== MATERIAL SHOWN ==
================

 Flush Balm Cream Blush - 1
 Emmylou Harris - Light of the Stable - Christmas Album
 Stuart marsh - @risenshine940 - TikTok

================

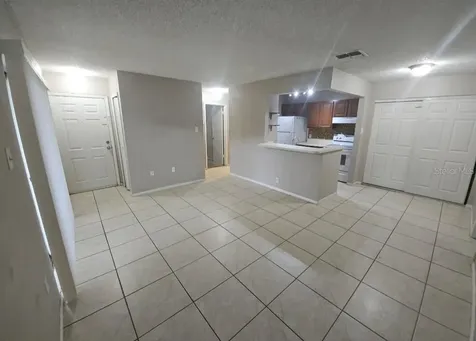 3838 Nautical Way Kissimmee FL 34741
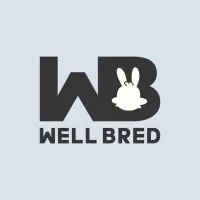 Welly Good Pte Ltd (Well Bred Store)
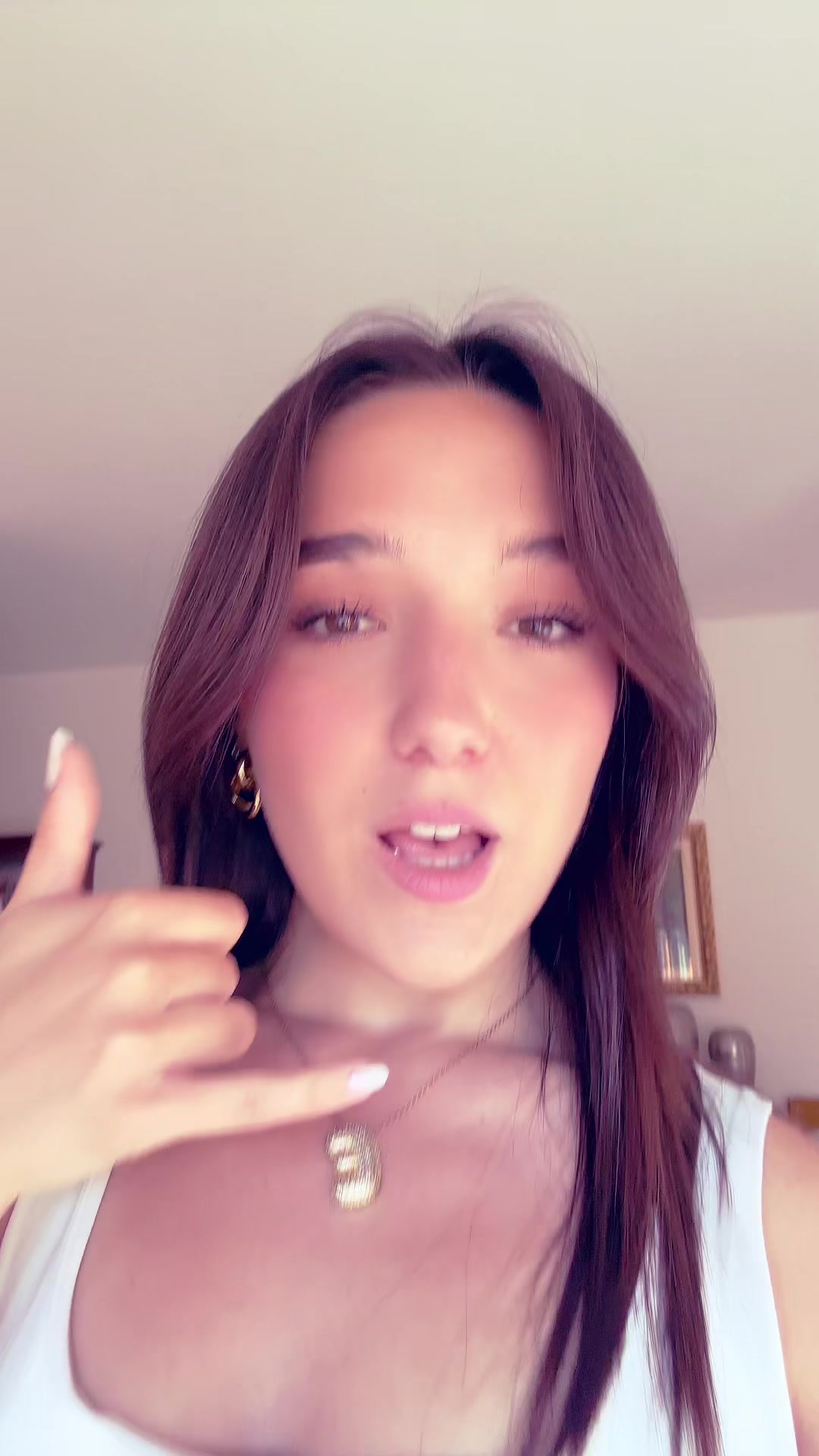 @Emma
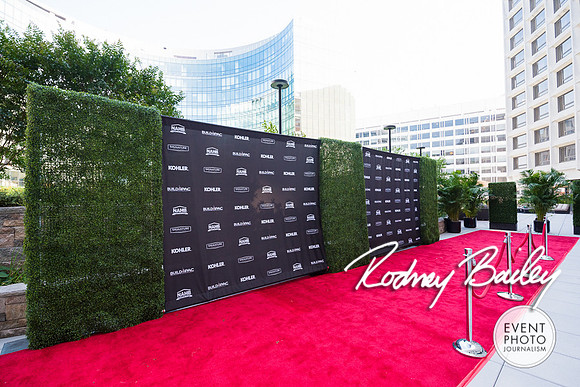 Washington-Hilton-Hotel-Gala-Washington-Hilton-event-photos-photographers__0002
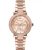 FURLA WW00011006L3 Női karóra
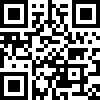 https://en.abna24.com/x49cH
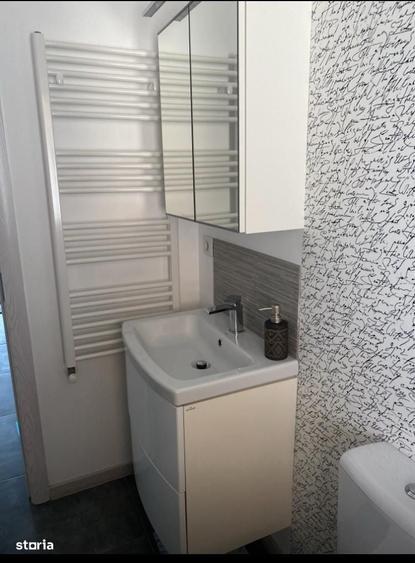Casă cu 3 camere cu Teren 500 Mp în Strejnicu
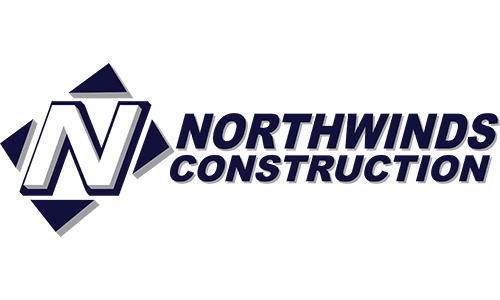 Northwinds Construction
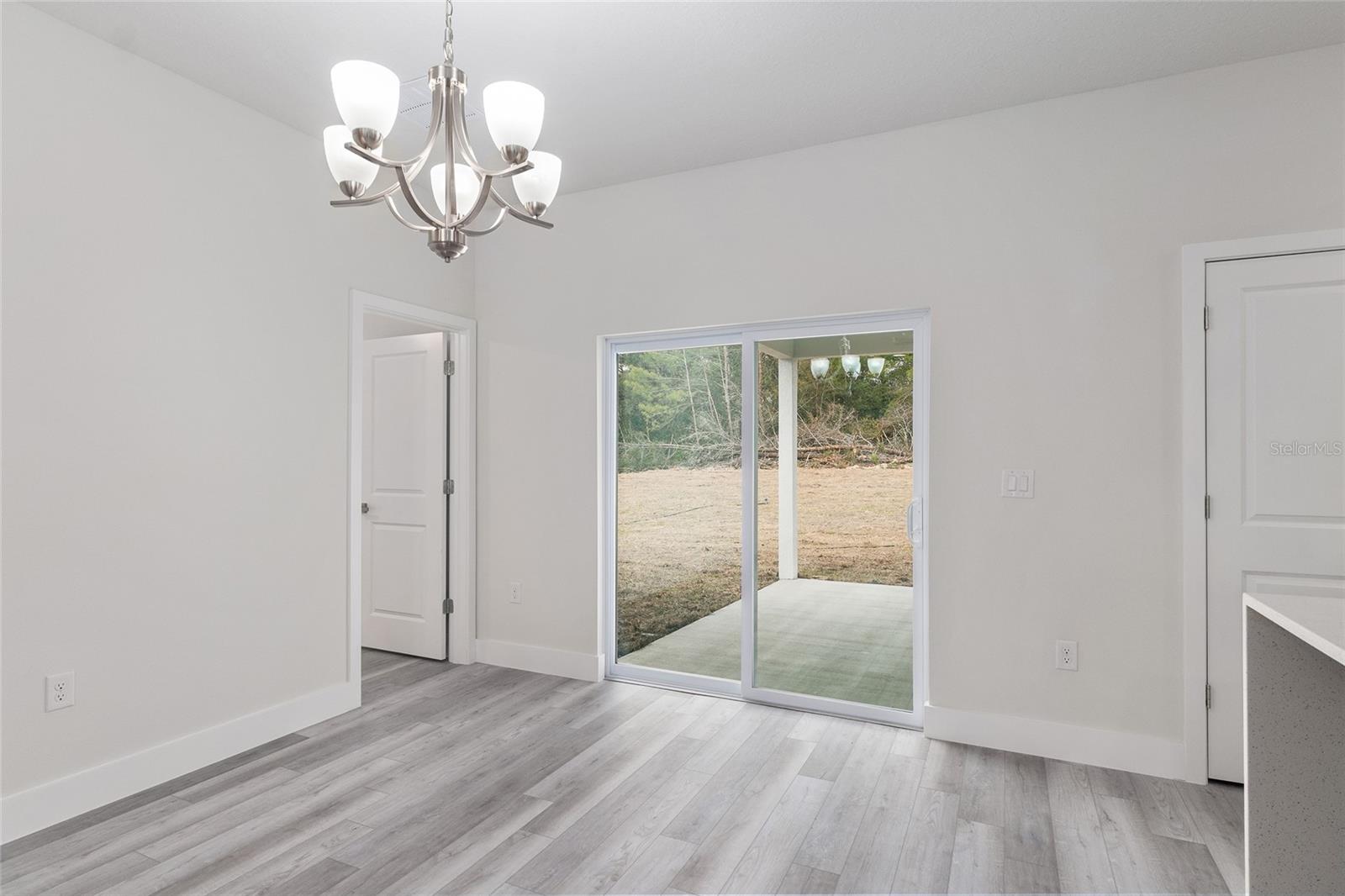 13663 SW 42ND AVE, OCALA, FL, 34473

================

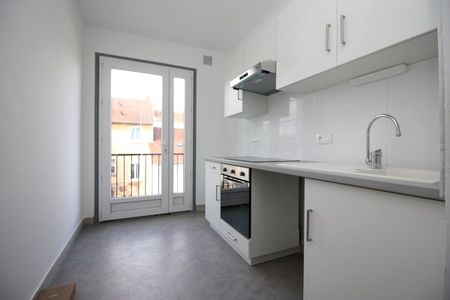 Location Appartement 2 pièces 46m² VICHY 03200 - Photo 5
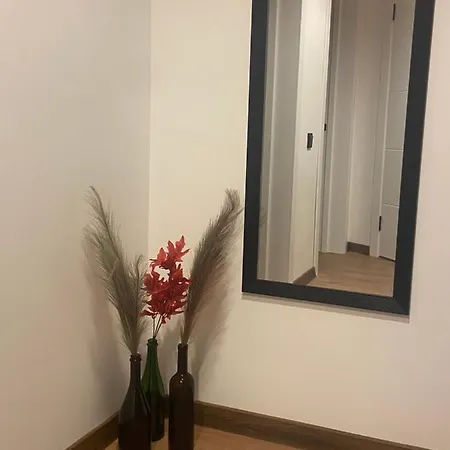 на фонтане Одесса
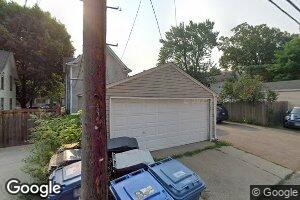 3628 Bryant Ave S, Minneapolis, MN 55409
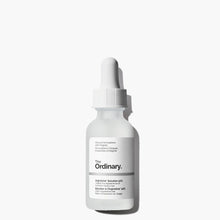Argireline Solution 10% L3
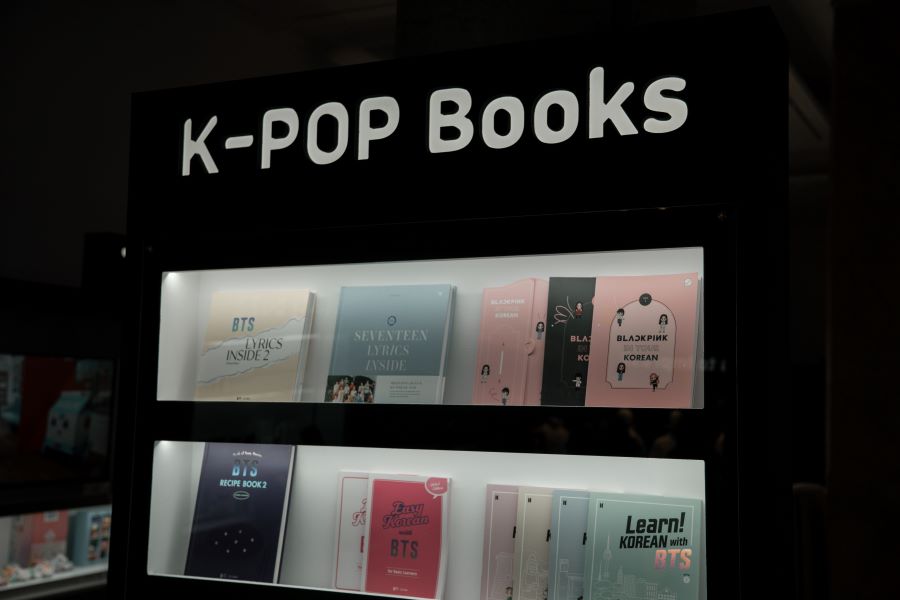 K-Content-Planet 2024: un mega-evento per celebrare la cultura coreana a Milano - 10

================

== WHAT IS EXPECTED ==
Please quote the material beginning at the line that contains "3838 Nautical Way Kissimmee FL 34741" and stopping after the line that contains "13663 SW 42ND AVE, OCALA, FL, 34473", including both of those lines. Leave the pictures out of your answer.

== RESULT OF THE TASK ==
 3838 Nautical Way Kissimmee FL 34741
 Welly Good Pte Ltd (Well Bred Store)
 @Emma
 Washington-Hilton-Hotel-Gala-Washington-Hilton-event-photos-photographers__0002
 FURLA WW00011006L3 Női karóra
 https://en.abna24.com/x49cH
Casă cu 3 camere cu Teren 500 Mp în Strejnicu
 Northwinds Construction
 13663 SW 42ND AVE, OCALA, FL, 34473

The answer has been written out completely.